This project aims to provide real-time data visualizations using the tehcnologies named below. The project ingests data from a streaming source, processes it, and generates visualizations that can be displayed in real-time.
- We are going to simulate purchases through a python script with a draft sample dataset of a list of tehcnology products, you can aslo use Kaggle datasets to try different simulations.
- We need to configure a Kafka cluster to send the data simulations from our python script, we are going to create a topic wich is going to recieve the data.
- Create a Kafka cluster
- Create a topic for your data
- Produce a message for your topic
- Set up credentials (API Key, Password)
- Produce sample
- Follow this steps tu run Apache Druid in your AWS EC2 Ubuntu Instance: How to deploy Apache Druid on AWS EC2 Instance.
- While the messages are going to your Confluent Kafka Cloud topic you now need to connect with Apache Druid to see the data as an SQL Table and make queries in real time to see how the data behaves.
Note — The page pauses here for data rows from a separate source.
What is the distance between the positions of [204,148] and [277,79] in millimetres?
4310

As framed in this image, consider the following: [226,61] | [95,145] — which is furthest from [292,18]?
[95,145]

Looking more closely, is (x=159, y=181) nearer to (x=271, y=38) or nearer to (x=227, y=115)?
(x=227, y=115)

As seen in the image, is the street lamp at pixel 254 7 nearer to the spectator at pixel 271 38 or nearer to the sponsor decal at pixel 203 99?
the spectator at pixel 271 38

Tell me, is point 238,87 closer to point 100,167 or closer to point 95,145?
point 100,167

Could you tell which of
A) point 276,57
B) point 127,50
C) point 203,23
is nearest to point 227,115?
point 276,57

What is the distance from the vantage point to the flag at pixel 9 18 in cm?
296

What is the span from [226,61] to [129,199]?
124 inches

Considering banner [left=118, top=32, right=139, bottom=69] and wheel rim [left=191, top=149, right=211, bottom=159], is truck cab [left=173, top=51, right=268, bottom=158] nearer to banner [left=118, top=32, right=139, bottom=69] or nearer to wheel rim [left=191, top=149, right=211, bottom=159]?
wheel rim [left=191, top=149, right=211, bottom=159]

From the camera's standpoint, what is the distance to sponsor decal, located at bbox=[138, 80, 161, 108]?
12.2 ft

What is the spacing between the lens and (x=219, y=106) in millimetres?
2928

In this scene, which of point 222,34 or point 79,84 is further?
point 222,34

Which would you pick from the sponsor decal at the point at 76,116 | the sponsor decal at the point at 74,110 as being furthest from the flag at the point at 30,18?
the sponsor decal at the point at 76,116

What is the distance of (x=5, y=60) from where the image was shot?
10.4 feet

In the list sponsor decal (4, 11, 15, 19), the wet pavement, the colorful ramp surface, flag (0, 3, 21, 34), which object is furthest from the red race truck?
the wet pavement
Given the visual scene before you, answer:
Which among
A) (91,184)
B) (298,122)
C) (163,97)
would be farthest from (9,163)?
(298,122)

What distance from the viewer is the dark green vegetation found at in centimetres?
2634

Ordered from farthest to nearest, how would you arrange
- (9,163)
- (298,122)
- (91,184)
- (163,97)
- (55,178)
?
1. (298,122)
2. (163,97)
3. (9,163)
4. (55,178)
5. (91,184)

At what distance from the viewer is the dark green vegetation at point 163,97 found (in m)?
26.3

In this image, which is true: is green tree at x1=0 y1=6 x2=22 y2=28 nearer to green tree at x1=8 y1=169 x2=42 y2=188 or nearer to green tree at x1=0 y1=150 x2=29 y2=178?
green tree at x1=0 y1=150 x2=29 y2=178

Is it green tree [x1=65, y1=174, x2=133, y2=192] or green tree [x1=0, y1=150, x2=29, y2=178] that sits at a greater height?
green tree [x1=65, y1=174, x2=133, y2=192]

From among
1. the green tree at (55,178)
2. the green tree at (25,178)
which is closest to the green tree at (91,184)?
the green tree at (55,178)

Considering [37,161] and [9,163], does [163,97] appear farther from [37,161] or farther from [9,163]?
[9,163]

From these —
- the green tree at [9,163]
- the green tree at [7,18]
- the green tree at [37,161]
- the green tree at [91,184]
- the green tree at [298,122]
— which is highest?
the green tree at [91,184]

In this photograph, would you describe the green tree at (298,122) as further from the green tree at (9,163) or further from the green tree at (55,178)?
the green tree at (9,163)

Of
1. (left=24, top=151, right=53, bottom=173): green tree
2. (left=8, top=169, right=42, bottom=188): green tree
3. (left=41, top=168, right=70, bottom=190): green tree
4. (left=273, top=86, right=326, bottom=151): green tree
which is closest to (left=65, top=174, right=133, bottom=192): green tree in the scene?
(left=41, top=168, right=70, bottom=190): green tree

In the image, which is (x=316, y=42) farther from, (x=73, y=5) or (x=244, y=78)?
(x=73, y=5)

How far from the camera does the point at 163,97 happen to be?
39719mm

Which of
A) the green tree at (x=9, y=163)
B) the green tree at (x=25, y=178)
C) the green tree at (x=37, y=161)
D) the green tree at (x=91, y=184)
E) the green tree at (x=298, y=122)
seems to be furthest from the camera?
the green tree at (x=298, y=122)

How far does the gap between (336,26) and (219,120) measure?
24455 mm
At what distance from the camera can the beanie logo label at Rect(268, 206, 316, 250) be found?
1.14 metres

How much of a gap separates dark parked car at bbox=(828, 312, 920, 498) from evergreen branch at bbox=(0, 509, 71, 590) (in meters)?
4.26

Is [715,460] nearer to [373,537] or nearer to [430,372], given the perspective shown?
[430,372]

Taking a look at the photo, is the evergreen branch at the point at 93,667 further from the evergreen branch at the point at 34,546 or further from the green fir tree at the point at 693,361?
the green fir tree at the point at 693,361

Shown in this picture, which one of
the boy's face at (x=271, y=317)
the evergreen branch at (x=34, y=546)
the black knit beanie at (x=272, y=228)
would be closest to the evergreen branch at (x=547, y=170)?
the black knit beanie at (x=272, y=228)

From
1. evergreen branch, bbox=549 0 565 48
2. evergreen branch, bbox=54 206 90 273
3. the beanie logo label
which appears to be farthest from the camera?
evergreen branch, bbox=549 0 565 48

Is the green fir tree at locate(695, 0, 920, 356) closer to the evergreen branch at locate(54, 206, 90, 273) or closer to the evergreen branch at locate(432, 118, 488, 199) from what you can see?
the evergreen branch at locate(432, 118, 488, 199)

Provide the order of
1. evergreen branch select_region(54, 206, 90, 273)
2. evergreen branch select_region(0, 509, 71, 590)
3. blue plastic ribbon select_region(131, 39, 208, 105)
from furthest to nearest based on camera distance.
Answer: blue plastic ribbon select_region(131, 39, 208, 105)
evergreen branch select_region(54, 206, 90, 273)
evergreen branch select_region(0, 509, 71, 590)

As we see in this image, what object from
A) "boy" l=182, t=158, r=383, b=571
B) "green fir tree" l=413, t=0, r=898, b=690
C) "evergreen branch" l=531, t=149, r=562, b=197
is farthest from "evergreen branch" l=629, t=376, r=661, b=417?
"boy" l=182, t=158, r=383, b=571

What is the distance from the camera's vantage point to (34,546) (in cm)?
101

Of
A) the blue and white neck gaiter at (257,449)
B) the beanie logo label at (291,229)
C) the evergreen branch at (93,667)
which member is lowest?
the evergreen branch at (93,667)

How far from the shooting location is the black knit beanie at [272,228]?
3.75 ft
Count of total purchases in our app:
SELECT count(purchase_ID) as completed
FROM your_confluent_topic
WHERE Status = 'COMPLETED'
- Now that we have running our Apache Druid, we are going to connect it with Grafana, we need to create a new connection and use our AWS-EC2 public ID and the port 8888 same as where Druid is listening: "https: AWS-EC2-Public-ID:8888".
- We use the same SQL queries that we use in Druid and Grafana will recommend us differents type of visualizations to show.
- Then we can set up alarms for differents data we want to control, Convertion_rate always above 60 % for example.